§ **Instructions for the task**:
Rewrite the entries below as a Markdown table with the columns "Row" and "Line," one numbered row per line, skipping blank lines. Leave the pictures out of the answer.
*** Raw records ***
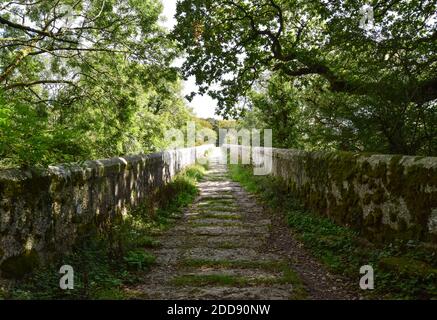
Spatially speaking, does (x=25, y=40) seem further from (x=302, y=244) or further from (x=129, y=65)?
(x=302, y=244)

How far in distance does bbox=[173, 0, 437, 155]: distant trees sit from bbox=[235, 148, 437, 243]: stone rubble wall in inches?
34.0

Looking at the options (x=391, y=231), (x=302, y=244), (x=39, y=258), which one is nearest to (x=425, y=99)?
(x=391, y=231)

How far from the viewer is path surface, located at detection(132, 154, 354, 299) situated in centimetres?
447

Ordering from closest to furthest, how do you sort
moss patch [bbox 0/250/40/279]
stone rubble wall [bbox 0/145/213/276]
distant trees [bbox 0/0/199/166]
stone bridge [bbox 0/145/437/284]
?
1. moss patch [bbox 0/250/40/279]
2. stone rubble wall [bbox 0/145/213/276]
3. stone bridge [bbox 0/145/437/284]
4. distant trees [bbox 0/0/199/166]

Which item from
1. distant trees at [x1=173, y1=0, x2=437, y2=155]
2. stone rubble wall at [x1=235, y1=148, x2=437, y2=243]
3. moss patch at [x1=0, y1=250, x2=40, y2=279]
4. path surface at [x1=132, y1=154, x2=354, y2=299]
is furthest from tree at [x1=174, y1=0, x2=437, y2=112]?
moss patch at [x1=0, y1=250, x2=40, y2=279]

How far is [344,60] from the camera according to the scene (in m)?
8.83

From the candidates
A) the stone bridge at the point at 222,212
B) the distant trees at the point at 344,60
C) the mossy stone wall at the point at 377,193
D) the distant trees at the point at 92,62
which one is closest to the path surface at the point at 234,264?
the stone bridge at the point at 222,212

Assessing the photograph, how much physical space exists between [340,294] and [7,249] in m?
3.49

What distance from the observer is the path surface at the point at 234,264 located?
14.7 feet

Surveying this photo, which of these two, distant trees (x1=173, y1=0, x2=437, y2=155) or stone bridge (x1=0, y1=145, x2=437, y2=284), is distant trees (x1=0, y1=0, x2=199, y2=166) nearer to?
***
§ **Solution**:
| Row | Line |
|---|---|
| 1 | Spatially speaking, does (x=25, y=40) seem further from (x=302, y=244) or further from (x=129, y=65)? |
| 2 | (x=302, y=244) |
| 3 | How far in distance does bbox=[173, 0, 437, 155]: distant trees sit from bbox=[235, 148, 437, 243]: stone rubble wall in inches? |
| 4 | 34.0 |
| 5 | Looking at the options (x=391, y=231), (x=302, y=244), (x=39, y=258), which one is nearest to (x=425, y=99)? |
| 6 | (x=391, y=231) |
| 7 | How far from the viewer is path surface, located at detection(132, 154, 354, 299) situated in centimetres? |
| 8 | 447 |
| 9 | Ordering from closest to furthest, how do you sort |
| 10 | moss patch [bbox 0/250/40/279] |
| 11 | stone rubble wall [bbox 0/145/213/276] |
| 12 | distant trees [bbox 0/0/199/166] |
| 13 | stone bridge [bbox 0/145/437/284] |
| 14 | ? |
| 15 | 1. moss patch [bbox 0/250/40/279] |
| 16 | 2. stone rubble wall [bbox 0/145/213/276] |
| 17 | 3. stone bridge [bbox 0/145/437/284] |
| 18 | 4. distant trees [bbox 0/0/199/166] |
| 19 | Which item from |
| 20 | 1. distant trees at [x1=173, y1=0, x2=437, y2=155] |
| 21 | 2. stone rubble wall at [x1=235, y1=148, x2=437, y2=243] |
| 22 | 3. moss patch at [x1=0, y1=250, x2=40, y2=279] |
| 23 | 4. path surface at [x1=132, y1=154, x2=354, y2=299] |
| 24 | is furthest from tree at [x1=174, y1=0, x2=437, y2=112]? |
| 25 | moss patch at [x1=0, y1=250, x2=40, y2=279] |
| 26 | How far is [344,60] from the camera according to the scene (in m)? |
| 27 | 8.83 |
| 28 | From the candidates |
| 29 | A) the stone bridge at the point at 222,212 |
| 30 | B) the distant trees at the point at 344,60 |
| 31 | C) the mossy stone wall at the point at 377,193 |
| 32 | D) the distant trees at the point at 92,62 |
| 33 | which one is closest to the path surface at the point at 234,264? |
| 34 | the stone bridge at the point at 222,212 |
| 35 | Assessing the photograph, how much physical space exists between [340,294] and [7,249] in m? |
| 36 | 3.49 |
| 37 | What distance from the observer is the path surface at the point at 234,264 located? |
| 38 | 14.7 feet |
| 39 | Surveying this photo, which of these two, distant trees (x1=173, y1=0, x2=437, y2=155) or stone bridge (x1=0, y1=145, x2=437, y2=284), is distant trees (x1=0, y1=0, x2=199, y2=166) nearer to? |